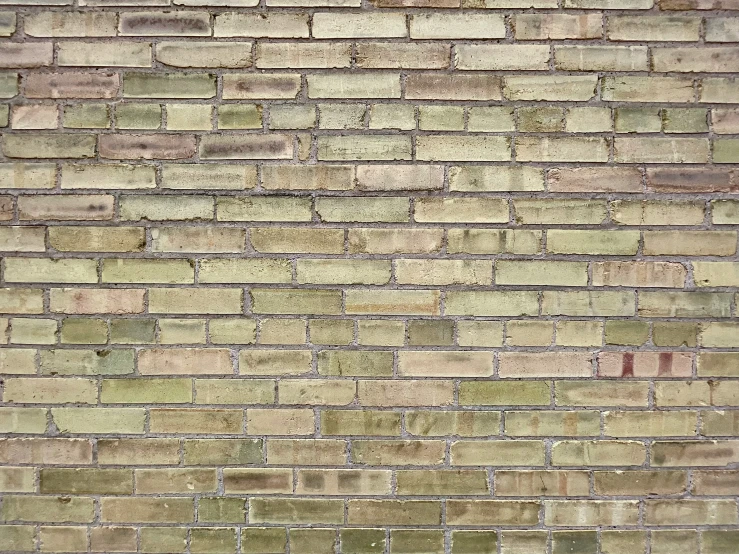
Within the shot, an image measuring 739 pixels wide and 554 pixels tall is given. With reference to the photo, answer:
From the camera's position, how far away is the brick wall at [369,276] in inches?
56.3

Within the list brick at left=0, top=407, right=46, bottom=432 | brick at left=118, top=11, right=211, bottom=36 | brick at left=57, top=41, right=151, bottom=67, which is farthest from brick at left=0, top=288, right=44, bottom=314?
brick at left=118, top=11, right=211, bottom=36

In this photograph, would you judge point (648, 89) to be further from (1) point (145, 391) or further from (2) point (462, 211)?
(1) point (145, 391)

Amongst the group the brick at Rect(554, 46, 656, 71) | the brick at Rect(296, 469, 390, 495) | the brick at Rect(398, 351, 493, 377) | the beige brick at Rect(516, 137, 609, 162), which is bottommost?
the brick at Rect(296, 469, 390, 495)

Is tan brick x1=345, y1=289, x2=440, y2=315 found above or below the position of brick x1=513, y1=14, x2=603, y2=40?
below

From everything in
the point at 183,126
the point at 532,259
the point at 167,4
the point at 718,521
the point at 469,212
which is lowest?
the point at 718,521

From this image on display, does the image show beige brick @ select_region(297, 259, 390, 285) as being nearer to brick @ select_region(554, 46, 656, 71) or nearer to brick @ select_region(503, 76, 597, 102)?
brick @ select_region(503, 76, 597, 102)

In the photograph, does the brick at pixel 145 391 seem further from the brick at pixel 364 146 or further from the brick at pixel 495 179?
the brick at pixel 495 179

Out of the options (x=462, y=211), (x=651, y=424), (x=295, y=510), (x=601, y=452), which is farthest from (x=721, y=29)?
(x=295, y=510)

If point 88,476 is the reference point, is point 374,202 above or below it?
above

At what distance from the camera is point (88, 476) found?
1.45 metres

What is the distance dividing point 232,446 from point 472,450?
0.65m

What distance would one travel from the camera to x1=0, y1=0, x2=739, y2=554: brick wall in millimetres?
1430

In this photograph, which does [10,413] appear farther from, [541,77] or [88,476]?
[541,77]

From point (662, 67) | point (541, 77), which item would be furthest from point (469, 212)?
point (662, 67)
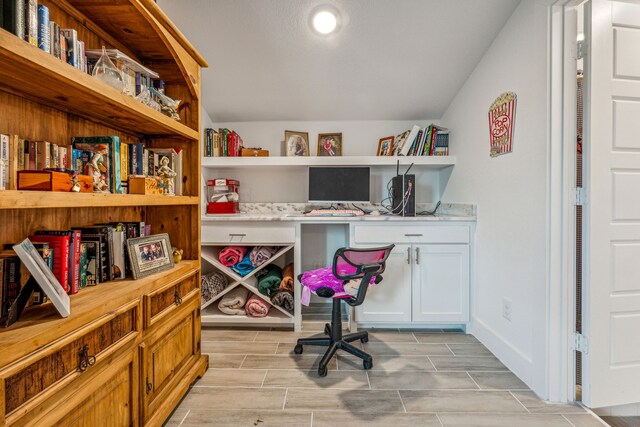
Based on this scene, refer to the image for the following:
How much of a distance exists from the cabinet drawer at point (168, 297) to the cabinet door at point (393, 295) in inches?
48.1

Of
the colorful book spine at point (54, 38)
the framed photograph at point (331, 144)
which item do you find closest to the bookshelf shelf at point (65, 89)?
the colorful book spine at point (54, 38)

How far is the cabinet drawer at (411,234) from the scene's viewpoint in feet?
7.46

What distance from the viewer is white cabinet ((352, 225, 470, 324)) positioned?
2279 mm

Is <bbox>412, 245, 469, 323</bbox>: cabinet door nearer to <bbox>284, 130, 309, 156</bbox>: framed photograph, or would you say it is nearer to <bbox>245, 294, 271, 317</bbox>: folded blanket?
<bbox>245, 294, 271, 317</bbox>: folded blanket

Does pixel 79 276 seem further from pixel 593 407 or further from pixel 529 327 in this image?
pixel 593 407

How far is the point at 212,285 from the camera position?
2406mm

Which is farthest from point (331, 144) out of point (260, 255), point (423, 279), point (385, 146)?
point (423, 279)

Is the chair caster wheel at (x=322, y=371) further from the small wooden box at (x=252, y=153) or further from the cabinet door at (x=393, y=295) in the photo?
the small wooden box at (x=252, y=153)

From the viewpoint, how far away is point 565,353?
1491mm

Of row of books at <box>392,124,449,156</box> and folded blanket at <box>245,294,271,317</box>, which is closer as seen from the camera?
folded blanket at <box>245,294,271,317</box>

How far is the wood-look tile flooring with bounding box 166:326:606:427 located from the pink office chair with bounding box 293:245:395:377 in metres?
0.09

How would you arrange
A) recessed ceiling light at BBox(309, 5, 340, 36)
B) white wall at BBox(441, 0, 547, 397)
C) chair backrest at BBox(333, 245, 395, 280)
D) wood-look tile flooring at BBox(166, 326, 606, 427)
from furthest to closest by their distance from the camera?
recessed ceiling light at BBox(309, 5, 340, 36)
chair backrest at BBox(333, 245, 395, 280)
white wall at BBox(441, 0, 547, 397)
wood-look tile flooring at BBox(166, 326, 606, 427)

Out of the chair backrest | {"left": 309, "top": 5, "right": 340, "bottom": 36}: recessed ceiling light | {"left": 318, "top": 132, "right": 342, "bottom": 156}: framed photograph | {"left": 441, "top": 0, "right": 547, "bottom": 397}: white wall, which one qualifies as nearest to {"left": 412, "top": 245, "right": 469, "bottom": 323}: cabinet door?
{"left": 441, "top": 0, "right": 547, "bottom": 397}: white wall

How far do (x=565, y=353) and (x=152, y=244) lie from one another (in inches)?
81.7
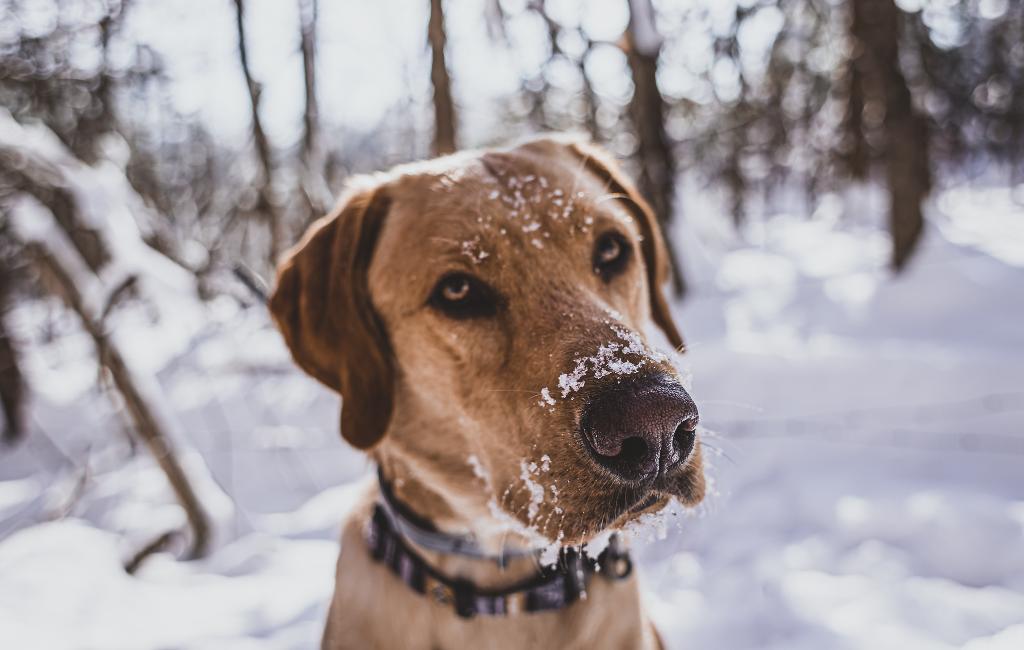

### STATED PROBLEM
Reproduce verbatim the rows from the line containing "How far is the wood-look" through the end of the rows, including both ends, and leave the pictures out.

### ANSWER TO THIS TASK
How far is the wood-look tile flooring with bounding box 166:326:606:427 located from the pink office chair with bounding box 293:245:395:377 in metres?
0.09

How would you arrange
A) recessed ceiling light at BBox(309, 5, 340, 36)
B) white wall at BBox(441, 0, 547, 397)
C) chair backrest at BBox(333, 245, 395, 280)
D) wood-look tile flooring at BBox(166, 326, 606, 427)
from furthest to closest by their distance from the camera?
recessed ceiling light at BBox(309, 5, 340, 36)
chair backrest at BBox(333, 245, 395, 280)
white wall at BBox(441, 0, 547, 397)
wood-look tile flooring at BBox(166, 326, 606, 427)

Out of the chair backrest | {"left": 309, "top": 5, "right": 340, "bottom": 36}: recessed ceiling light | {"left": 318, "top": 132, "right": 342, "bottom": 156}: framed photograph | {"left": 441, "top": 0, "right": 547, "bottom": 397}: white wall, which one qualifies as nearest to {"left": 412, "top": 245, "right": 469, "bottom": 323}: cabinet door?
{"left": 441, "top": 0, "right": 547, "bottom": 397}: white wall

How far do (x=565, y=353) and (x=152, y=244) lie from one another (in inches)?
81.7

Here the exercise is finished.